Chajm Guski

Schalke 04: Das sagt man nicht

Chajm Guski Foto: privat

Clemens Tönnies ist auffällig geworden. Der Chef meines Lieblingsfußballclubs Schalke 04 hatte, als er sich in einer Rede zur Verantwortung von Unternehmern äußern wollte, zu tumbesten Rassismen gegriffen: Gegen den Klimawandel solle man in Afrika Kraftwerke bauen, »dann würden die Afrikaner aufhören, Bäume zu fällen, und sie hören auf, wenn’s dunkel ist, Kinder zu produzieren«.

Dem Ehrenrat des Vereins gilt das als diskriminierend, aber nicht rassistisch. Es stellt sich aber die Frage: Wie kann es sein, dass ein honoriger Bürger, wie es der schwerreiche Fleischfabrikant Tönnies ist, ausgerechnet wenn er etwas Grundsätzliches zur Ethik sagen soll, dermaßen entgleist?

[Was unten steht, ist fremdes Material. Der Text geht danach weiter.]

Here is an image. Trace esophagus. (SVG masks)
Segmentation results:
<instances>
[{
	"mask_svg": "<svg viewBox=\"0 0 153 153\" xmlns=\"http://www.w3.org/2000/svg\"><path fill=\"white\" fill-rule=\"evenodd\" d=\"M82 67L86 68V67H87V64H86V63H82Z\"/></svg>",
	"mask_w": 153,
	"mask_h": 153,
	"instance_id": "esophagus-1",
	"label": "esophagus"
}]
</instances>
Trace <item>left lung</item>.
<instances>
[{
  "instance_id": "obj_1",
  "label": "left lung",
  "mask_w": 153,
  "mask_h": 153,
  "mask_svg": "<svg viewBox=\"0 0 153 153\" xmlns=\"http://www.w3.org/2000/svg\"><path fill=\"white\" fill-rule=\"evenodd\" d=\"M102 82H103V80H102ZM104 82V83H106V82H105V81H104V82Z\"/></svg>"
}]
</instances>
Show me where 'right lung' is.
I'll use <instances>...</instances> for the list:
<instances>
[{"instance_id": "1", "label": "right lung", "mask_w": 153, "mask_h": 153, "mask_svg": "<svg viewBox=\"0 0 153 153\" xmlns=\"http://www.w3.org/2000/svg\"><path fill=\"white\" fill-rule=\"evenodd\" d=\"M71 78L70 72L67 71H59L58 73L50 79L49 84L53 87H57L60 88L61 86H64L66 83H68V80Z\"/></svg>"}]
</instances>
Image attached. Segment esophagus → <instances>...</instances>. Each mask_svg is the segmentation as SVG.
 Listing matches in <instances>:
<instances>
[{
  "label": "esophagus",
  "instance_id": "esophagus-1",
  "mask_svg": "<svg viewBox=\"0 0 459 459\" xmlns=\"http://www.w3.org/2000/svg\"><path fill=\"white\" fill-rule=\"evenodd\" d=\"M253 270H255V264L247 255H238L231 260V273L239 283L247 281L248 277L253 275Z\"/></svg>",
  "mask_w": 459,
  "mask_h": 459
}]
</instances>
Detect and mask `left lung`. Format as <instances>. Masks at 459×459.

PROFESSIONELL Vermutlich war diese Gesellschaft in den vergangenen Jahrzehnten sehr erfolgreich, Menschen darauf zu konditionieren, bestimmte Dinge nicht öffentlich zu äußern und sich stets »professionell« zu verhalten. Da unterscheidet sich das Engagement gegen Rassismus nicht von dem gegen Antisemitismus.

Im Kampf gegen Rassismus und
auch gegen Antisemitismus braucht
es mehr als nur gute Regeln.

Tatsächlich sind bestimmte Überzeugungen, die bekämpft werden, im Endeffekt nicht weg, sondern man hat einfach gelernt, dass sie gesellschaftlich sanktioniert werden können. Tönnies’ Vorstellung, die Afrikaner machten nur Kinder, ist ähnlich wie manches antisemitische Klischee. Dass Juden viel Geld besäßen, weil sie Wucherer seien, äußert ja auch kaum jemand noch öffentlich, denn: So etwas sagt man nicht.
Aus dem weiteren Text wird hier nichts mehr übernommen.